While managing the supply chain for his brother's import company, Ryan Petersen had one key frustration with the freight industry. "Your stuff goes through all these handoffs," he says. "You have no idea where it is, or how much you're going to pay for it." So he founded Flexport, which lets businesses track their cargo online in real time. Today, online eyeglasses retailer Warby Parker, sneaker company Allbirds, and paper manufacturing giant Georgia-Pacific all use Flexport to transport their goods, as do thousands of Amazon merchants. The company has scored more than $300 million in funding, and moves about 100,000 shipping containers per year, many of which pass through the Port of Los Angeles. Most of Petersen's competitors have been around for decades. He says that gives Flexport a leg up in a digitized world: "It's a really hard endeavor to take an old operating model and try to migrate it onto the internet." Here, Petersen talks about what makes his company different from other logistics providers, besides landing at No. 8 on this year's Inc. 5000, with $224.8 million in 2017 revenue. --As told to Kevin J. Ryan
Flexport emerged from a problem I saw in my first business.
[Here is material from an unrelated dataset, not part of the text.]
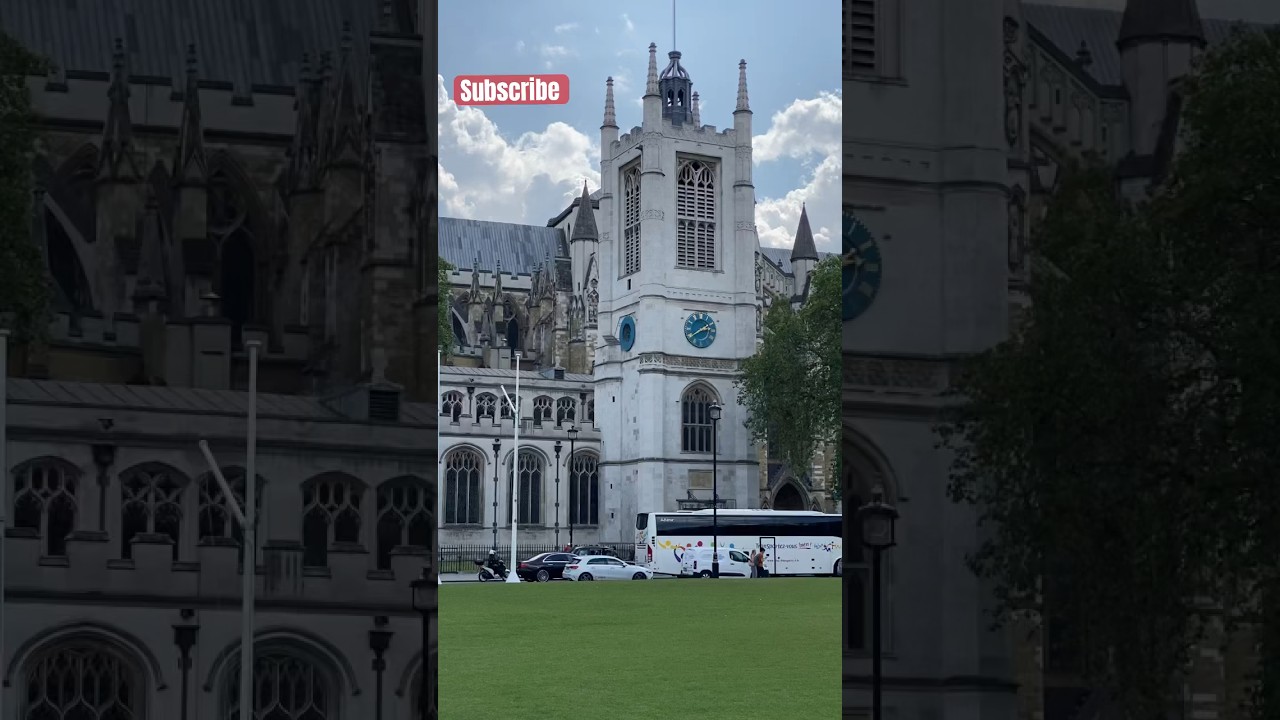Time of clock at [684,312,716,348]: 2:39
We were trying to make quality products at scale in Asia and sell them on the internet in the U.S. That's challenging enough, and then we discovered getting products delivered is one of the hardest parts of the business. There's very little transparency--it leaves customer in dark. That's where the idea for Flexport came from.
Starting it took time, however. Freight forwarding is a highly regulated industry. First you have to get licensed by the Department of Homeland Security. That required an FBI background investigation on myself personally, which took two years. We were founded in 2013 when we got our license. Then we had to find the right talent, and we had to learn about the industry personally. Our first outside funding came from Y Combinator, and then Google Ventures. It took three and a half years to get revenue. It's a very complex industry that requires lots of expertise. It's been a nonstop learning process.
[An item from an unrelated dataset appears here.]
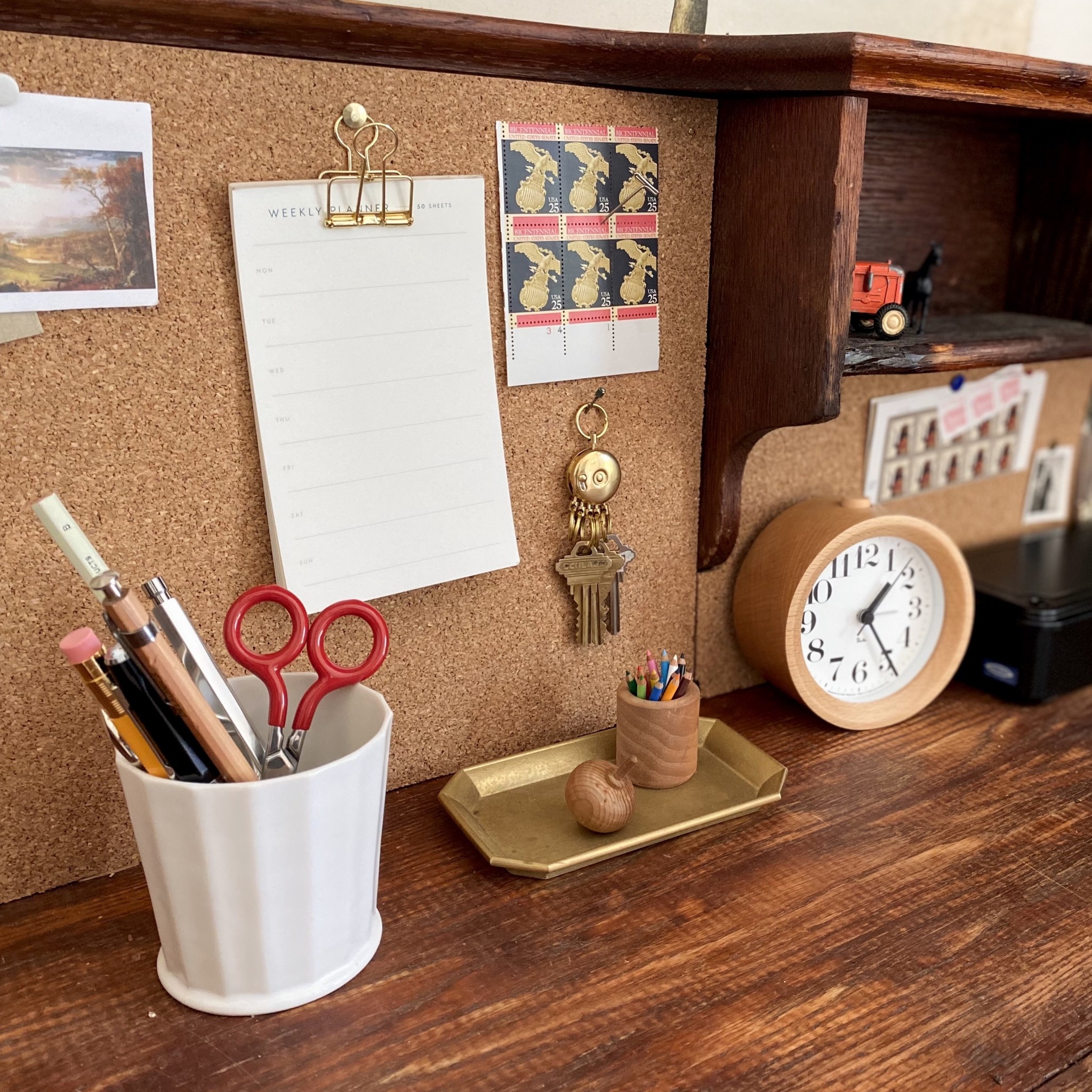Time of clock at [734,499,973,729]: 1:24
For freight to move around the world, there are multiple handoffs. You've got a factory in China, a trucking company in China, a warehouse in China, then the port, customs agencies, ocean carrier. Then mirror that for when it arrives: customs, ports, warehouses, trucks in the U.S. That's a lot of different companies that have to come together. In the old world, you would occasionally get an update via an email, a phone call, an actual piece of paper. What we do that's so different is provide visibility and control, via the web, over your products that are being shipped. It's our goal to give customers much more of an understanding of where products are, how much they're going to pay, and where those items will be delivered. We're putting the importer back in control of their inventory while it's on the move.
Technology is our big advantage. Out of the top 25 freight forwarders in the world, almost all were built before 1994. They're just not internet-native companies. They're having to adapt these legacy systems to the modern age.
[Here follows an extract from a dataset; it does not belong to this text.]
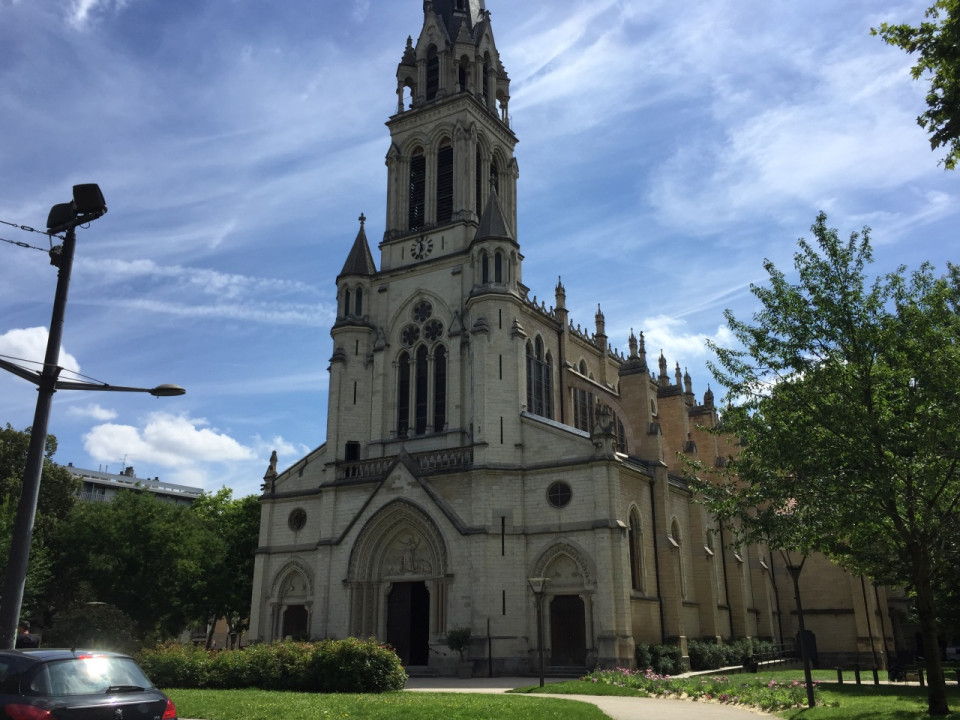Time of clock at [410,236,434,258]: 11:34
To date, we've raised $300 million. Five thousand companies travel the transpacific trade lane from China to the West Coast, and we're closing in on the top 10. We need to grow six times our size to be No. 1. That's our goal.
Businesses are really hard to run as it is. You shouldn't have to worry about getting your products from your factories to your warehouses or to your end customers--that should be automatic. So that's our mission: to make global trade easy for everyone.
Editor's note: Flexport tied with GForce Life Sciences for No. 8 on the 2018 Inc. 5000. It was listed incorrectly in the print edition.